Во время их разговора бесшумно вошел лакей с наполненным подносом. Он расставил десертные приборы, сладости и угощения, после чего, произнеся: «Извольте откушать, ваши сиятельства», удалился.

— Не огорчайтесь, Владимир, — произнесла Елизавета. — Ведь не вечно же так будет. Однажды все изменится. Нужно только подождать. Я понимаю, для вас, как и для любого мужчины, нет ничего важнее появления сына, о котором вы так долго мечтали, единственного наследника и продолжателя рода. Ваше желание объявить всем о нем, вполне понятно. Но вы забываете, что помимо вашего желания, есть ещё желание Алексиса. И с ним нельзя не считаться. И все же самое главное — не в том, чтобы свет считал Алексиса вашим сыном, а чтобы он сам так считал.

— Да, это правда, — согласился Владимир. — Мой сын — не малолетний ребенок, а взрослый молодой человек с собственными взглядами и суждениями. И я, увы, не имею ни влияния на него, ни родительской власти над ним, ни права на его любовь. Конечно, все это не придет, едва только он станет носить мою фамилию. Но мне хотелось бы, в тот день, когда он примет меня, и я смогу заключить его в свои объятия, предложить ему все то, чего он был лишен долгие годы. Вы не должны думать, Елизавета, будто все это я делаю ради собственных амбиций!
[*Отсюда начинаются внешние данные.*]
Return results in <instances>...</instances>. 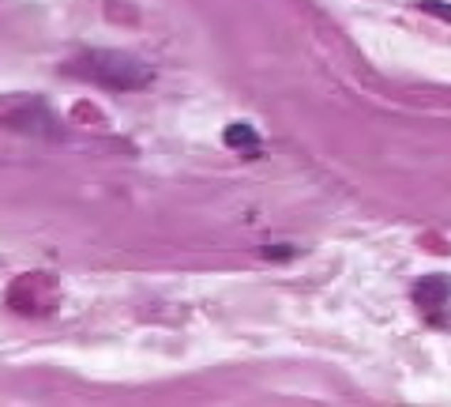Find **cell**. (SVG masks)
<instances>
[{
  "mask_svg": "<svg viewBox=\"0 0 451 407\" xmlns=\"http://www.w3.org/2000/svg\"><path fill=\"white\" fill-rule=\"evenodd\" d=\"M418 8L436 16V19H444V23H451V4H444V0H418Z\"/></svg>",
  "mask_w": 451,
  "mask_h": 407,
  "instance_id": "cell-4",
  "label": "cell"
},
{
  "mask_svg": "<svg viewBox=\"0 0 451 407\" xmlns=\"http://www.w3.org/2000/svg\"><path fill=\"white\" fill-rule=\"evenodd\" d=\"M75 76H87L102 87H113V91H136V87H147L151 83V68L128 53H105V49H95V53H83L72 64Z\"/></svg>",
  "mask_w": 451,
  "mask_h": 407,
  "instance_id": "cell-1",
  "label": "cell"
},
{
  "mask_svg": "<svg viewBox=\"0 0 451 407\" xmlns=\"http://www.w3.org/2000/svg\"><path fill=\"white\" fill-rule=\"evenodd\" d=\"M226 143H230V148H248V143H256V133H252L248 125H230L226 128Z\"/></svg>",
  "mask_w": 451,
  "mask_h": 407,
  "instance_id": "cell-3",
  "label": "cell"
},
{
  "mask_svg": "<svg viewBox=\"0 0 451 407\" xmlns=\"http://www.w3.org/2000/svg\"><path fill=\"white\" fill-rule=\"evenodd\" d=\"M263 257H278V260H286V257H290V249H286V245H278V249H263Z\"/></svg>",
  "mask_w": 451,
  "mask_h": 407,
  "instance_id": "cell-5",
  "label": "cell"
},
{
  "mask_svg": "<svg viewBox=\"0 0 451 407\" xmlns=\"http://www.w3.org/2000/svg\"><path fill=\"white\" fill-rule=\"evenodd\" d=\"M447 298H451V279L447 275H425V279L414 287V302L421 309H429V313L444 309Z\"/></svg>",
  "mask_w": 451,
  "mask_h": 407,
  "instance_id": "cell-2",
  "label": "cell"
}]
</instances>
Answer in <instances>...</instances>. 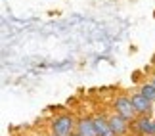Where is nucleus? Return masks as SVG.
<instances>
[{
	"label": "nucleus",
	"mask_w": 155,
	"mask_h": 136,
	"mask_svg": "<svg viewBox=\"0 0 155 136\" xmlns=\"http://www.w3.org/2000/svg\"><path fill=\"white\" fill-rule=\"evenodd\" d=\"M151 127H153V119L150 115H138L132 121V132L140 136H151Z\"/></svg>",
	"instance_id": "7ed1b4c3"
},
{
	"label": "nucleus",
	"mask_w": 155,
	"mask_h": 136,
	"mask_svg": "<svg viewBox=\"0 0 155 136\" xmlns=\"http://www.w3.org/2000/svg\"><path fill=\"white\" fill-rule=\"evenodd\" d=\"M50 132L52 136H71L73 132H77V121L73 115H58L56 119L50 123Z\"/></svg>",
	"instance_id": "f257e3e1"
},
{
	"label": "nucleus",
	"mask_w": 155,
	"mask_h": 136,
	"mask_svg": "<svg viewBox=\"0 0 155 136\" xmlns=\"http://www.w3.org/2000/svg\"><path fill=\"white\" fill-rule=\"evenodd\" d=\"M144 98H147L150 102H155V86H153V82H144V85L140 86V90H138Z\"/></svg>",
	"instance_id": "6e6552de"
},
{
	"label": "nucleus",
	"mask_w": 155,
	"mask_h": 136,
	"mask_svg": "<svg viewBox=\"0 0 155 136\" xmlns=\"http://www.w3.org/2000/svg\"><path fill=\"white\" fill-rule=\"evenodd\" d=\"M77 134L81 136H98L96 125H94L92 117H82V119L77 121Z\"/></svg>",
	"instance_id": "423d86ee"
},
{
	"label": "nucleus",
	"mask_w": 155,
	"mask_h": 136,
	"mask_svg": "<svg viewBox=\"0 0 155 136\" xmlns=\"http://www.w3.org/2000/svg\"><path fill=\"white\" fill-rule=\"evenodd\" d=\"M151 82H153V86H155V77H153V81H151Z\"/></svg>",
	"instance_id": "9b49d317"
},
{
	"label": "nucleus",
	"mask_w": 155,
	"mask_h": 136,
	"mask_svg": "<svg viewBox=\"0 0 155 136\" xmlns=\"http://www.w3.org/2000/svg\"><path fill=\"white\" fill-rule=\"evenodd\" d=\"M94 125H96V131H98V136H115L113 128L109 125V119L105 115H98L94 117Z\"/></svg>",
	"instance_id": "0eeeda50"
},
{
	"label": "nucleus",
	"mask_w": 155,
	"mask_h": 136,
	"mask_svg": "<svg viewBox=\"0 0 155 136\" xmlns=\"http://www.w3.org/2000/svg\"><path fill=\"white\" fill-rule=\"evenodd\" d=\"M113 109H115V113H119L121 117H124V119H128V121H134L136 117H138L130 96H117L113 100Z\"/></svg>",
	"instance_id": "f03ea898"
},
{
	"label": "nucleus",
	"mask_w": 155,
	"mask_h": 136,
	"mask_svg": "<svg viewBox=\"0 0 155 136\" xmlns=\"http://www.w3.org/2000/svg\"><path fill=\"white\" fill-rule=\"evenodd\" d=\"M71 136H81V134H77V132H73V134H71Z\"/></svg>",
	"instance_id": "9d476101"
},
{
	"label": "nucleus",
	"mask_w": 155,
	"mask_h": 136,
	"mask_svg": "<svg viewBox=\"0 0 155 136\" xmlns=\"http://www.w3.org/2000/svg\"><path fill=\"white\" fill-rule=\"evenodd\" d=\"M151 136H155V119H153V127H151Z\"/></svg>",
	"instance_id": "1a4fd4ad"
},
{
	"label": "nucleus",
	"mask_w": 155,
	"mask_h": 136,
	"mask_svg": "<svg viewBox=\"0 0 155 136\" xmlns=\"http://www.w3.org/2000/svg\"><path fill=\"white\" fill-rule=\"evenodd\" d=\"M130 100H132V105H134V109H136V113L138 115H150L151 113V104L147 98H144L140 92H136L130 96Z\"/></svg>",
	"instance_id": "39448f33"
},
{
	"label": "nucleus",
	"mask_w": 155,
	"mask_h": 136,
	"mask_svg": "<svg viewBox=\"0 0 155 136\" xmlns=\"http://www.w3.org/2000/svg\"><path fill=\"white\" fill-rule=\"evenodd\" d=\"M109 119V125H111V128H113V132H115V136H124L128 132V125H130V121L128 119H124V117H121L119 113H113V115H109L107 117Z\"/></svg>",
	"instance_id": "20e7f679"
}]
</instances>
Для меня, прежде всего, важны интересы моего сына. Я никогда не стал бы ничего предпринимать, не посоветовавшись с ним и с вами.

— Я в этом ничуть не сомневаюсь, — сказала она. — Однако пойдемте пить чай.
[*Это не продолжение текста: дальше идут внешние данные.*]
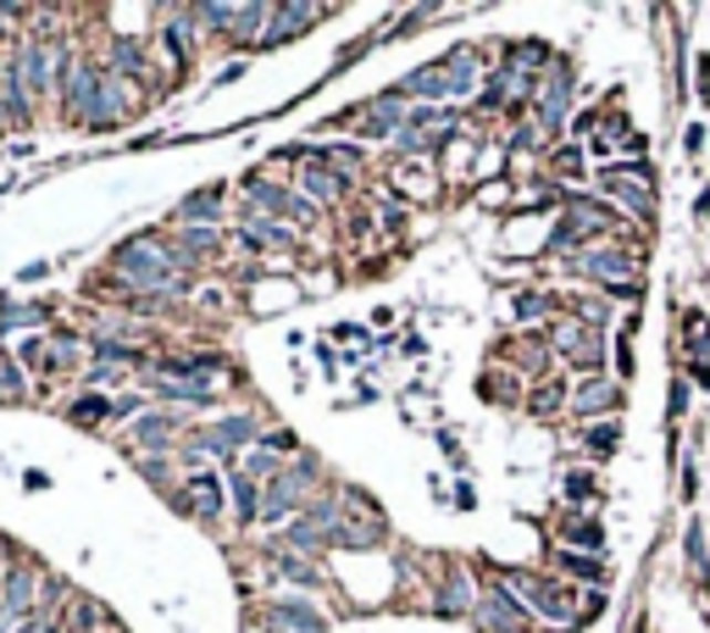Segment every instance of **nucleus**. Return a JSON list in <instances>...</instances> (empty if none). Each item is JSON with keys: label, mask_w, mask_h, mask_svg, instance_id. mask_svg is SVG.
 Masks as SVG:
<instances>
[{"label": "nucleus", "mask_w": 710, "mask_h": 633, "mask_svg": "<svg viewBox=\"0 0 710 633\" xmlns=\"http://www.w3.org/2000/svg\"><path fill=\"white\" fill-rule=\"evenodd\" d=\"M616 445H622V428H616V423H594V428H588V450H594V456H610Z\"/></svg>", "instance_id": "0eeeda50"}, {"label": "nucleus", "mask_w": 710, "mask_h": 633, "mask_svg": "<svg viewBox=\"0 0 710 633\" xmlns=\"http://www.w3.org/2000/svg\"><path fill=\"white\" fill-rule=\"evenodd\" d=\"M516 311H522V316H544V294H522Z\"/></svg>", "instance_id": "a211bd4d"}, {"label": "nucleus", "mask_w": 710, "mask_h": 633, "mask_svg": "<svg viewBox=\"0 0 710 633\" xmlns=\"http://www.w3.org/2000/svg\"><path fill=\"white\" fill-rule=\"evenodd\" d=\"M311 195H322V200H327V195H338V178H327V173H311Z\"/></svg>", "instance_id": "dca6fc26"}, {"label": "nucleus", "mask_w": 710, "mask_h": 633, "mask_svg": "<svg viewBox=\"0 0 710 633\" xmlns=\"http://www.w3.org/2000/svg\"><path fill=\"white\" fill-rule=\"evenodd\" d=\"M283 572H289V578H294V583H316V572H311V567H305V561H283Z\"/></svg>", "instance_id": "6ab92c4d"}, {"label": "nucleus", "mask_w": 710, "mask_h": 633, "mask_svg": "<svg viewBox=\"0 0 710 633\" xmlns=\"http://www.w3.org/2000/svg\"><path fill=\"white\" fill-rule=\"evenodd\" d=\"M561 401H566V384H544V390H539L528 406H533L539 417H550V412H561Z\"/></svg>", "instance_id": "9d476101"}, {"label": "nucleus", "mask_w": 710, "mask_h": 633, "mask_svg": "<svg viewBox=\"0 0 710 633\" xmlns=\"http://www.w3.org/2000/svg\"><path fill=\"white\" fill-rule=\"evenodd\" d=\"M250 423L244 417H228V423H217L211 434H206V450H233V445H250Z\"/></svg>", "instance_id": "7ed1b4c3"}, {"label": "nucleus", "mask_w": 710, "mask_h": 633, "mask_svg": "<svg viewBox=\"0 0 710 633\" xmlns=\"http://www.w3.org/2000/svg\"><path fill=\"white\" fill-rule=\"evenodd\" d=\"M0 395H7V401H12V395H23V390H18V373H12V367H0Z\"/></svg>", "instance_id": "aec40b11"}, {"label": "nucleus", "mask_w": 710, "mask_h": 633, "mask_svg": "<svg viewBox=\"0 0 710 633\" xmlns=\"http://www.w3.org/2000/svg\"><path fill=\"white\" fill-rule=\"evenodd\" d=\"M272 627H289V633H327L322 616L305 611V605H278V611H272Z\"/></svg>", "instance_id": "20e7f679"}, {"label": "nucleus", "mask_w": 710, "mask_h": 633, "mask_svg": "<svg viewBox=\"0 0 710 633\" xmlns=\"http://www.w3.org/2000/svg\"><path fill=\"white\" fill-rule=\"evenodd\" d=\"M333 162H338V167H344V173H349V167H355V162H362V151H349V145H338V151H333Z\"/></svg>", "instance_id": "412c9836"}, {"label": "nucleus", "mask_w": 710, "mask_h": 633, "mask_svg": "<svg viewBox=\"0 0 710 633\" xmlns=\"http://www.w3.org/2000/svg\"><path fill=\"white\" fill-rule=\"evenodd\" d=\"M184 217H217V206H211V195H195V200L184 206Z\"/></svg>", "instance_id": "f3484780"}, {"label": "nucleus", "mask_w": 710, "mask_h": 633, "mask_svg": "<svg viewBox=\"0 0 710 633\" xmlns=\"http://www.w3.org/2000/svg\"><path fill=\"white\" fill-rule=\"evenodd\" d=\"M233 495H239V511H244V517H255V484H250L244 473L233 478Z\"/></svg>", "instance_id": "f8f14e48"}, {"label": "nucleus", "mask_w": 710, "mask_h": 633, "mask_svg": "<svg viewBox=\"0 0 710 633\" xmlns=\"http://www.w3.org/2000/svg\"><path fill=\"white\" fill-rule=\"evenodd\" d=\"M622 401V390L616 384H599V378H588V390L577 395V412H605V406H616Z\"/></svg>", "instance_id": "39448f33"}, {"label": "nucleus", "mask_w": 710, "mask_h": 633, "mask_svg": "<svg viewBox=\"0 0 710 633\" xmlns=\"http://www.w3.org/2000/svg\"><path fill=\"white\" fill-rule=\"evenodd\" d=\"M445 84H450V79H445V68H422V79H411L406 90H411V95H439Z\"/></svg>", "instance_id": "9b49d317"}, {"label": "nucleus", "mask_w": 710, "mask_h": 633, "mask_svg": "<svg viewBox=\"0 0 710 633\" xmlns=\"http://www.w3.org/2000/svg\"><path fill=\"white\" fill-rule=\"evenodd\" d=\"M605 189H610V195H616V200H622L627 211H638V217H649V211H655L649 189H644V184H627L622 173H610V178H605Z\"/></svg>", "instance_id": "f03ea898"}, {"label": "nucleus", "mask_w": 710, "mask_h": 633, "mask_svg": "<svg viewBox=\"0 0 710 633\" xmlns=\"http://www.w3.org/2000/svg\"><path fill=\"white\" fill-rule=\"evenodd\" d=\"M316 12L311 7H283L278 12V29H272V40H283V34H300V23H311Z\"/></svg>", "instance_id": "6e6552de"}, {"label": "nucleus", "mask_w": 710, "mask_h": 633, "mask_svg": "<svg viewBox=\"0 0 710 633\" xmlns=\"http://www.w3.org/2000/svg\"><path fill=\"white\" fill-rule=\"evenodd\" d=\"M189 489H195V500H200V511H206V517H217V511H222V495H217V478H206V473H200V478H195Z\"/></svg>", "instance_id": "1a4fd4ad"}, {"label": "nucleus", "mask_w": 710, "mask_h": 633, "mask_svg": "<svg viewBox=\"0 0 710 633\" xmlns=\"http://www.w3.org/2000/svg\"><path fill=\"white\" fill-rule=\"evenodd\" d=\"M439 600H450V605H445V611H461V605H467V578H450V583H445V594H439Z\"/></svg>", "instance_id": "2eb2a0df"}, {"label": "nucleus", "mask_w": 710, "mask_h": 633, "mask_svg": "<svg viewBox=\"0 0 710 633\" xmlns=\"http://www.w3.org/2000/svg\"><path fill=\"white\" fill-rule=\"evenodd\" d=\"M561 561H566V572H583V578H599V567H594V556H577V550H566Z\"/></svg>", "instance_id": "4468645a"}, {"label": "nucleus", "mask_w": 710, "mask_h": 633, "mask_svg": "<svg viewBox=\"0 0 710 633\" xmlns=\"http://www.w3.org/2000/svg\"><path fill=\"white\" fill-rule=\"evenodd\" d=\"M167 428H173V417H145V423H139V439H156V445H161Z\"/></svg>", "instance_id": "ddd939ff"}, {"label": "nucleus", "mask_w": 710, "mask_h": 633, "mask_svg": "<svg viewBox=\"0 0 710 633\" xmlns=\"http://www.w3.org/2000/svg\"><path fill=\"white\" fill-rule=\"evenodd\" d=\"M583 267H588V272H599V278H610V283H616V294H622V272H627V261H622V256L599 250V256H588Z\"/></svg>", "instance_id": "423d86ee"}, {"label": "nucleus", "mask_w": 710, "mask_h": 633, "mask_svg": "<svg viewBox=\"0 0 710 633\" xmlns=\"http://www.w3.org/2000/svg\"><path fill=\"white\" fill-rule=\"evenodd\" d=\"M117 272L134 278V283H145V289H173V272H167L161 250H150V245H128L117 256Z\"/></svg>", "instance_id": "f257e3e1"}]
</instances>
— Пойдемте, — ответил он на её приглашение.

За чаем их разговор переключился на другую тему. Елизавета принялась рассказывать о всех событиях, происшедших за последний месяц: о том, что имущество Ворожеева временно перешло под её опеку; о том, что на неё свалился огромный объем дел; о том, что его оставшееся состояние, часть или все целиком, должно перейти Полине Солевиной. Она также рассказала ему о письмах Алексиса, о своем волнительном ожидании известий, касающихся её развода, и даже об одолевавшей её временами апатии. Владимир внимательно её слушал, как способен слушать только любящий человек, для которого даже мельчайшее событие жизни любимой имеет большое значение.

Глава двадцатая

Елизавета держала в руках заветный документ, свидетельствующий о том, что князь Дмитрий Кириллович Ворожеев более не является её супругом.
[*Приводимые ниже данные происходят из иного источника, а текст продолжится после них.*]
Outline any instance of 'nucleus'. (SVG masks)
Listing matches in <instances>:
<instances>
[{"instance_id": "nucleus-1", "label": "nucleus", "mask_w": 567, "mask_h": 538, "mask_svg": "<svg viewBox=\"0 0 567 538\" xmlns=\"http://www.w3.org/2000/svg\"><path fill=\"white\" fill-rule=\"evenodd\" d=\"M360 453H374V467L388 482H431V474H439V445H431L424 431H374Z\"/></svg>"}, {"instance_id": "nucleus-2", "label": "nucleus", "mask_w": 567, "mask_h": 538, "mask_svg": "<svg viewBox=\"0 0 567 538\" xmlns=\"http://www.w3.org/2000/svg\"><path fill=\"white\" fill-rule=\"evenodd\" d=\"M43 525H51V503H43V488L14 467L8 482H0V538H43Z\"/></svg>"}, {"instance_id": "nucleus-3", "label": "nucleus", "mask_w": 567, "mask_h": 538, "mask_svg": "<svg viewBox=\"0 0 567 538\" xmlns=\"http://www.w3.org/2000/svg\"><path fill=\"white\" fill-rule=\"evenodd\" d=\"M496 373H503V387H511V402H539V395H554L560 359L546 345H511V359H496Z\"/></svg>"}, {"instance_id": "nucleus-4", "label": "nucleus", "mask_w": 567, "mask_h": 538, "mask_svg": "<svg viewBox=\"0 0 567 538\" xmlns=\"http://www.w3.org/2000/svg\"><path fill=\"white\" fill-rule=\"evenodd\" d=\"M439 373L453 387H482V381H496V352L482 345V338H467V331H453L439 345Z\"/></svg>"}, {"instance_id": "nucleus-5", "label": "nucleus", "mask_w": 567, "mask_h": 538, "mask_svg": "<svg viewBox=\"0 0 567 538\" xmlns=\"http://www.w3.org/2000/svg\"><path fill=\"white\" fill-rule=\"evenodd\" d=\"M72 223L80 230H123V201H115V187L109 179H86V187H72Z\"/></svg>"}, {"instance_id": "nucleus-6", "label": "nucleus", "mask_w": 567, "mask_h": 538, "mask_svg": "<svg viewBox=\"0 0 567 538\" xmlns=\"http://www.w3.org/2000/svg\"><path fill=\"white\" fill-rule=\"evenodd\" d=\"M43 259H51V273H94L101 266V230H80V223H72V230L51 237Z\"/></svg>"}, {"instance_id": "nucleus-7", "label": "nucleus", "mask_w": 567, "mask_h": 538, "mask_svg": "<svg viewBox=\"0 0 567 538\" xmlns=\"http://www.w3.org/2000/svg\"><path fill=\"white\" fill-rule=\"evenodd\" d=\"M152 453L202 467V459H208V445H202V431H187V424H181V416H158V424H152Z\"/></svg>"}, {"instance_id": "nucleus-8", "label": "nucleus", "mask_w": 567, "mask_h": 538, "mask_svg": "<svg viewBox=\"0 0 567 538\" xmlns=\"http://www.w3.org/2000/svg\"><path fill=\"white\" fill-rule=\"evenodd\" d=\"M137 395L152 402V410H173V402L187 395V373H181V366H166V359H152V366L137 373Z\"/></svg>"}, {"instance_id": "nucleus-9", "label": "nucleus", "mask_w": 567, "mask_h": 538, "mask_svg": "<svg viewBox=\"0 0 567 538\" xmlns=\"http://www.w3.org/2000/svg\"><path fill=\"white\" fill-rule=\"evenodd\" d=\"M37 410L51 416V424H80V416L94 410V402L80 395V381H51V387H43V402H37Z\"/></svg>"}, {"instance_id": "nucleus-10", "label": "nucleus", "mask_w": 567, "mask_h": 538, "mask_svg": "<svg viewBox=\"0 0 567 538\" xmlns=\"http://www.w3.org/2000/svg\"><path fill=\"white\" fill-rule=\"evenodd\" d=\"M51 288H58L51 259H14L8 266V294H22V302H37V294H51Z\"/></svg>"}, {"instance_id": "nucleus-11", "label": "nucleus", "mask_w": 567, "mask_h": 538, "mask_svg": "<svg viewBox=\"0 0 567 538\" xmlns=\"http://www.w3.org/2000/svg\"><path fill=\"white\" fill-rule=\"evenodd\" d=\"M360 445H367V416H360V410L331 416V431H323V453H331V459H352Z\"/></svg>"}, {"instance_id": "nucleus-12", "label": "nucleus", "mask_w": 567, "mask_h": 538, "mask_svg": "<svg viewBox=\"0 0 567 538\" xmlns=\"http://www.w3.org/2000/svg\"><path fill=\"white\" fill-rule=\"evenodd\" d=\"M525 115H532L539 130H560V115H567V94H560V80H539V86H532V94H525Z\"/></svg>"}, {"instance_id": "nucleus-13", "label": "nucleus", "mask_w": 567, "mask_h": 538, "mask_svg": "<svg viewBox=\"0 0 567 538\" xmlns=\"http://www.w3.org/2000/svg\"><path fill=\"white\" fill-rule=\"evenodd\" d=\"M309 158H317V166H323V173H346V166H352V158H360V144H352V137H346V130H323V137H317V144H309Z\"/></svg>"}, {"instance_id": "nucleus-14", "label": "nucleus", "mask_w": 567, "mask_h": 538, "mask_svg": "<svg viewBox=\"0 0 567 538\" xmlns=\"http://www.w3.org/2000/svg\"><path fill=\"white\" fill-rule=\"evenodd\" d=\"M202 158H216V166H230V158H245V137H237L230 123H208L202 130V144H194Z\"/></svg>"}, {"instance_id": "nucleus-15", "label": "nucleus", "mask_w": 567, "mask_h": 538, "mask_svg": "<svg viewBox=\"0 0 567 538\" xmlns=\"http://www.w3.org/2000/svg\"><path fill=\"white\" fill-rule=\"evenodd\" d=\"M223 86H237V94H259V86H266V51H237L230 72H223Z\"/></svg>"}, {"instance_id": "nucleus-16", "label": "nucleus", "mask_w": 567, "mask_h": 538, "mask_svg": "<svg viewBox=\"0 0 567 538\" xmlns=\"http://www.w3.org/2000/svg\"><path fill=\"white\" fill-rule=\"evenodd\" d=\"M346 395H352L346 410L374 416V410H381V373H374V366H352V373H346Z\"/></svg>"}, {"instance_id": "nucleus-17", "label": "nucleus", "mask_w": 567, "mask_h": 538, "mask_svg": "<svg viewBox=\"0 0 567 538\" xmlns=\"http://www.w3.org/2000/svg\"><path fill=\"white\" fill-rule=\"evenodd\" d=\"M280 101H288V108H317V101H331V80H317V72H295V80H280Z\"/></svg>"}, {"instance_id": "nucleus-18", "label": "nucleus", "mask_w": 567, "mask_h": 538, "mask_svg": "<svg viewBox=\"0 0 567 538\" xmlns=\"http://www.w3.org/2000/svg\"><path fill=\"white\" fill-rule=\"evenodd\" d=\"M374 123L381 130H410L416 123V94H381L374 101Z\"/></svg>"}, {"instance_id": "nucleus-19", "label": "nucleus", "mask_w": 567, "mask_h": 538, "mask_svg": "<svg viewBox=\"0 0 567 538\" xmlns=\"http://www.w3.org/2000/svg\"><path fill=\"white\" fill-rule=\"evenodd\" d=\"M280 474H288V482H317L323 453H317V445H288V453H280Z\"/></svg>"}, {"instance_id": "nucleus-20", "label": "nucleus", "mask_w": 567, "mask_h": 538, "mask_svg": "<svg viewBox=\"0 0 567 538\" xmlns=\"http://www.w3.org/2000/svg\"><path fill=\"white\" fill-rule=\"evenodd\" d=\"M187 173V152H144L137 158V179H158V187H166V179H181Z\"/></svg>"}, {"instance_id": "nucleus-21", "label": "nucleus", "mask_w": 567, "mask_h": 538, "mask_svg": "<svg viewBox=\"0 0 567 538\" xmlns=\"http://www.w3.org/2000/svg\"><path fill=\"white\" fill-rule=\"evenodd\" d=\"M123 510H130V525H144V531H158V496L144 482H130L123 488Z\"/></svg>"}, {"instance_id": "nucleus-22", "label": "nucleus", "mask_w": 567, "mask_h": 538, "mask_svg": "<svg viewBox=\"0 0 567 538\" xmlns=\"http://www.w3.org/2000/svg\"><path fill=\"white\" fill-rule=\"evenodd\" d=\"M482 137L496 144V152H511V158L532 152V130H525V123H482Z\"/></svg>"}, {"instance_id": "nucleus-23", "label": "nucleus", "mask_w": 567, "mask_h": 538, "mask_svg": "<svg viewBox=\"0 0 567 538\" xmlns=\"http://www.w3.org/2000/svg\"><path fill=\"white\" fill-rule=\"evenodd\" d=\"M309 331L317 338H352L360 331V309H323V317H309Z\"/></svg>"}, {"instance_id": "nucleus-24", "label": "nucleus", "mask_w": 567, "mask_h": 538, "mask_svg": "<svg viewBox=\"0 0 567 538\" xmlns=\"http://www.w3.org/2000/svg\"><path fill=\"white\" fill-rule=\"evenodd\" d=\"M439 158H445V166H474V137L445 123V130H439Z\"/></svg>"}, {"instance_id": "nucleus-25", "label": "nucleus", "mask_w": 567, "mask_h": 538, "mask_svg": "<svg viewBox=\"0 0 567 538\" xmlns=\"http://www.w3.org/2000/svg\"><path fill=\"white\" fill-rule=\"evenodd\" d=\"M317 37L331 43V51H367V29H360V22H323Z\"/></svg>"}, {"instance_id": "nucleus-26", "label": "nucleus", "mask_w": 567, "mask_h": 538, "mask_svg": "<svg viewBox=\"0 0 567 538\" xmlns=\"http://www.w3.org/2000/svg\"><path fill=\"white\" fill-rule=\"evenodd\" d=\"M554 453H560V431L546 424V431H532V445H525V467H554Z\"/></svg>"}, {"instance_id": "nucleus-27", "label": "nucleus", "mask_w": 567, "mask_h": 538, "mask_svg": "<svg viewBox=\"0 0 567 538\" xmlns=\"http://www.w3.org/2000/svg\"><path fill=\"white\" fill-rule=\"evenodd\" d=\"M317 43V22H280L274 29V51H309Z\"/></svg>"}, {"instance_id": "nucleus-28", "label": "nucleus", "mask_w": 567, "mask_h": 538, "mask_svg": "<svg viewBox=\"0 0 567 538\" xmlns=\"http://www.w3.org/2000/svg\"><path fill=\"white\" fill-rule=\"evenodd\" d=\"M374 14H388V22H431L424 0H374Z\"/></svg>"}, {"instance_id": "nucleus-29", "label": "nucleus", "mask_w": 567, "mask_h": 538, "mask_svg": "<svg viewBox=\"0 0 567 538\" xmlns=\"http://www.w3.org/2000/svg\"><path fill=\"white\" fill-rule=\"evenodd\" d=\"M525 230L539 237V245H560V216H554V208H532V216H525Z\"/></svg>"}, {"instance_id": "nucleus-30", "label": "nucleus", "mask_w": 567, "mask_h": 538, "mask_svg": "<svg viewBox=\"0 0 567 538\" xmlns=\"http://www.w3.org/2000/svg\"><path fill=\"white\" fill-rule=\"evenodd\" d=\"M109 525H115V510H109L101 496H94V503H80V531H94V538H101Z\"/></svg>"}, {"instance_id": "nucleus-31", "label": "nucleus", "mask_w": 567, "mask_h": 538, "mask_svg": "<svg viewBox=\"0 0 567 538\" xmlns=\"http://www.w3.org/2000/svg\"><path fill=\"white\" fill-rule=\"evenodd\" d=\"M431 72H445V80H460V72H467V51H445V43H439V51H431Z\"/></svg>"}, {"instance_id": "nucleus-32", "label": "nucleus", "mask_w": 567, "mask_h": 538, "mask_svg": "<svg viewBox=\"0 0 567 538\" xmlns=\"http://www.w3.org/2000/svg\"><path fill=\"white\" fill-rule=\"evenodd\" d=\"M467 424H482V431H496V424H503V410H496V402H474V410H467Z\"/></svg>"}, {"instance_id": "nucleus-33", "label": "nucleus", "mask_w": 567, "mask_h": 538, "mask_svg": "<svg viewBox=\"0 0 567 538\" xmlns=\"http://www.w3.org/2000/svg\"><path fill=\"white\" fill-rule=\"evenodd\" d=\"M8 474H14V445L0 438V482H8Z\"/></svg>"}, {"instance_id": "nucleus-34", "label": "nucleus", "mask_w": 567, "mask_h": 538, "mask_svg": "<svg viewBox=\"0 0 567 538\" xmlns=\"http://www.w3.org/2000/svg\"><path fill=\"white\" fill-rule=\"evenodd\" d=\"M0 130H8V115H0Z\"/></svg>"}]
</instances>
Наконец-то она свободна! Она закрыла глаза и перед ней пронеслась её жизнь в этом ненавистном браке: все её обиды, разочарования, слезы и унижения. Некоторые неприятные и скверные эпизоды её жизни восстали из руин прошлого и обратили на неё свои отвратительные лики. Но если раньше подобные лики вызывали у неё боль и обиду, то сейчас — месть.

Сколько же боли причинил ей этот человек! И эта боль не давала ей покоя. Желание отомстить на протяжении долгих лет не покидало Елизавету. И хотя ей удалось возвыситься над своим мужем и даже подчинить его, но в своей мести она не чувствовала себя полностью удовлетворенной. Ей хотелось растоптать его так, как он всегда топтал её.

В суровых и мрачных стенах следственного изолятора в комнате для посещений Елизавета ожидала своего бывшего супруга, чтобы сообщить ему то, что она скрывала от него все годы их брака.

В сопровождении конвоя Ворожеева привели в камеру для посещений и посадили напротив Елизаветы. Затем по просьбе Елизаветы конвоиры удалились, оставив наедине двух непримиримых врагов, которых разделяла железная решетка. Для арестанта Ворожеев выглядел не так плохо, как ожидала Елизавета. Ни следов страданий, ни бледности на его лице она не обнаружила. Мало того, едва он увидел её, как его лицо расплылось в улыбке насмешливой и шутовской, которая была так ненавистна Елизавете.

— Bonjour, mon epouse chere[29], - своим обычным насмешливым тоном приветствовал он её. — Вы пришли навестить меня в этом грязном и отвратительном месте? Как это мило с вашей стороны! Я тронут!